If the cholera had no other means of communication than those which we have been considering, it would be constrained to confine itself chiefly to the crowded dwellings of the poor, and would be continually liable to die out accidentally in a place, for want of the opportunity to reach fresh victims; but there is often a way open for it to extend itself more widely, and to reach the well-to-do classes of the community; I allude to the mixture of the cholera evacuations with the water used for drinking and culinary purposes, either by permeating the ground, and getting into wells, or by running along channels and sewers into the rivers from which entire towns are sometimes supplied with water.

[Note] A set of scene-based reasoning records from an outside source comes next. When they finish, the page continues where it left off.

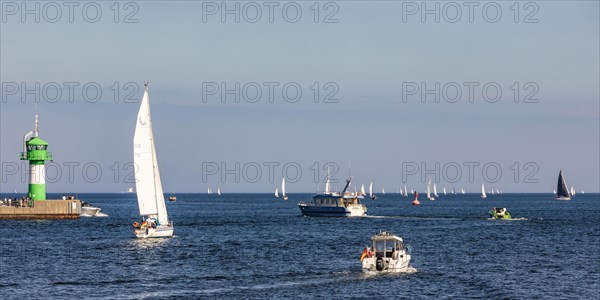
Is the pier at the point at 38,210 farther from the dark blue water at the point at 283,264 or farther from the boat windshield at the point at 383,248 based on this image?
the boat windshield at the point at 383,248

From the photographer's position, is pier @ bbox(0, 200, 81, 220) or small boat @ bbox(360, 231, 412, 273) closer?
small boat @ bbox(360, 231, 412, 273)

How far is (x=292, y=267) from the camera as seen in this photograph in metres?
89.6

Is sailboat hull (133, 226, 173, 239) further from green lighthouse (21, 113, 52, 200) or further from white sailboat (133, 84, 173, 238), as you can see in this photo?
green lighthouse (21, 113, 52, 200)

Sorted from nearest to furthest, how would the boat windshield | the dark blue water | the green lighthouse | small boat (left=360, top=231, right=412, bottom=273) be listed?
1. the dark blue water
2. small boat (left=360, top=231, right=412, bottom=273)
3. the boat windshield
4. the green lighthouse

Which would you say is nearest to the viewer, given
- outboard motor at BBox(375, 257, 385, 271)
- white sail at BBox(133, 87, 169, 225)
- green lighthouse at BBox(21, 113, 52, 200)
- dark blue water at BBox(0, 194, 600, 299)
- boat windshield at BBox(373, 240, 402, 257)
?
dark blue water at BBox(0, 194, 600, 299)

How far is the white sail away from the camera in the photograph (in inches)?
4724

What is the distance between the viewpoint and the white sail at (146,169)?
120 meters

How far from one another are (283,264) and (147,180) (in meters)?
34.9

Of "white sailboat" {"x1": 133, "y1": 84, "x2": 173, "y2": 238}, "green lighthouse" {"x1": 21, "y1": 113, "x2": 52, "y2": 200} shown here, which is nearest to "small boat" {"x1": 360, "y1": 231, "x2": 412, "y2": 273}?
"white sailboat" {"x1": 133, "y1": 84, "x2": 173, "y2": 238}

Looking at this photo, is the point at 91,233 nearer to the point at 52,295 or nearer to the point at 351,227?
the point at 351,227

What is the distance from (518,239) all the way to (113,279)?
68.4 meters

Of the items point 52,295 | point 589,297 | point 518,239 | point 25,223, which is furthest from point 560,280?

In 1849 there were in Thomas Street, Horsleydown, two courts close together, consisting of a number of small houses or cottages, inhabited by poor people. The houses occupied one side of each court or alley—the south side of Trusscott’s Court, and the north side of the other, which was called Surrey Buildings, being placed back to back, with an intervening space, divided into small back areas, in which were situated the privies of both the courts, communicating with the same drain, and there was an open sewer which passed the further end of both courts. Now, in Surrey Buildings the cholera committed fearful devastation, whilst in the adjoining court there was but one fatal case, and another case that ended in recovery. In the former court, the slops of dirty water, poured down by the inhabitants into a channel in front of the houses, got into the well from which they obtained their water; this being the only difference that Mr. Grant, the Assistant-Surveyor for the Commissioners of Sewers, could find between the circumstances of the two courts, as he stated in a report that he made to the Commissioners. The well in question was supplied from the pipes of the Southwark and Vauxhall Waterworks, and was covered in on a level with the adjoining ground; and the inhabitants obtained the water by a pump placed over the well. The channel mentioned above commenced close by the pump. Owing to something being out of order, the water had for some time occasionally burst out at the top of the well, and overflowed into the gutter or channel, afterwards flowing back again mixed with the impurities; and crevices were left in the ground or pavement, allowing part of the contents of the gutter to flow at all times into the well; and when it was afterwards emptied, a large quantity of black and highly offensive deposit was found.